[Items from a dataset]
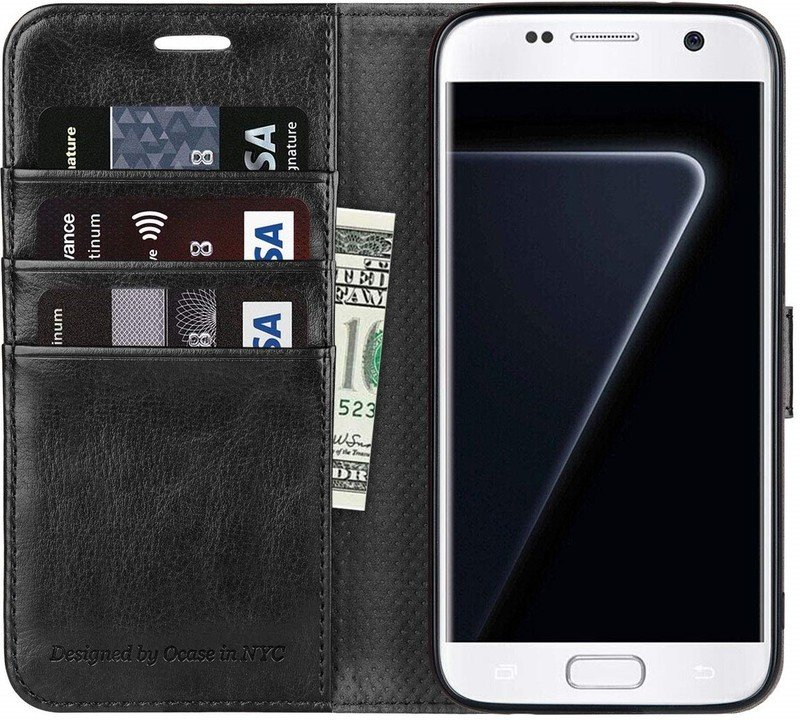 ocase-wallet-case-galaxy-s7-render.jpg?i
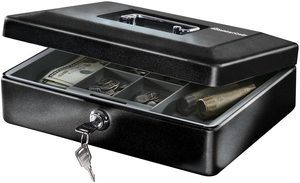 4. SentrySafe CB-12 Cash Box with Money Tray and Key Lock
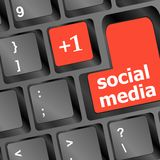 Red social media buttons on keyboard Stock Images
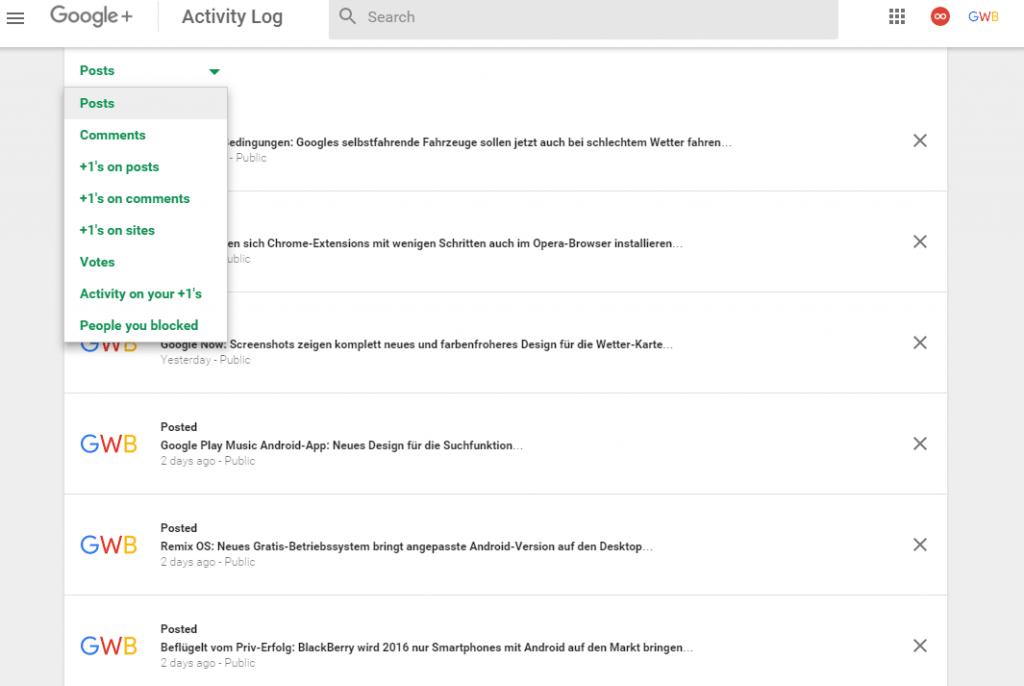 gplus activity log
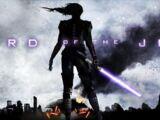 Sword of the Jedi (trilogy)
==
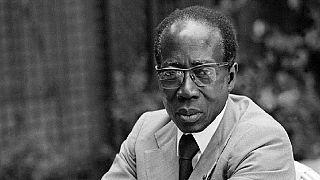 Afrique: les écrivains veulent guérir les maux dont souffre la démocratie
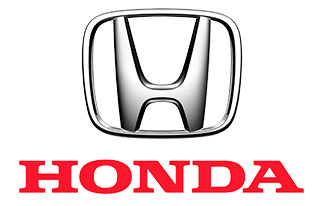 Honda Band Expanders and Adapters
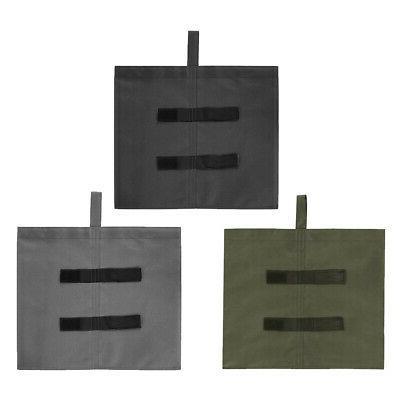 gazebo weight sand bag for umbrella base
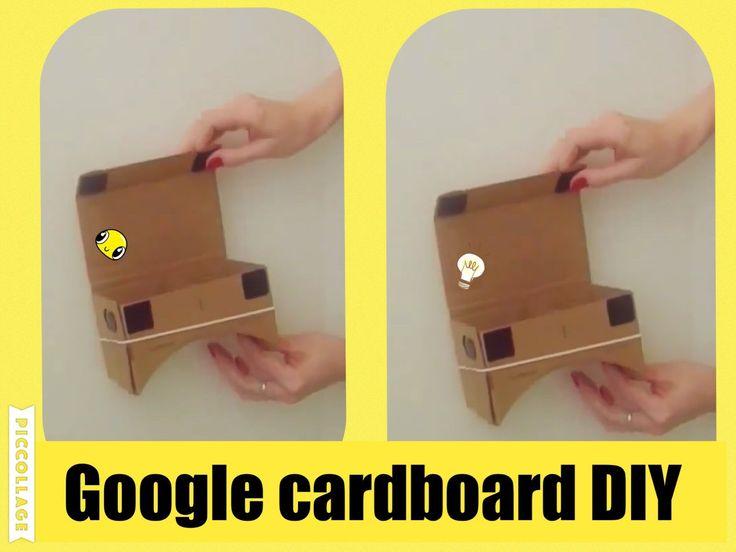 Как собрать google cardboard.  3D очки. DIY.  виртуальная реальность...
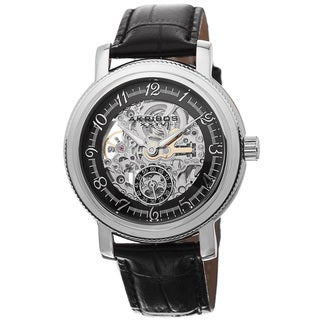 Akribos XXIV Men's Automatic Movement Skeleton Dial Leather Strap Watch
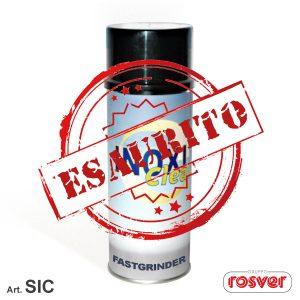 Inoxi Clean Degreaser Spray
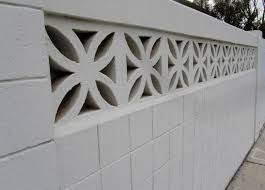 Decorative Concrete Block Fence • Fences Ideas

* Your instructions
Although pictures appear among the records above, none are to be output; print exactly the lines from the line containing "4. SentrySafe CB-12" through the line containing "Sword of the Jedi (trilogy)".

* Response for this exercise
 4. SentrySafe CB-12 Cash Box with Money Tray and Key Lock
 Red social media buttons on keyboard Stock Images
 gplus activity log
 Sword of the Jedi (trilogy)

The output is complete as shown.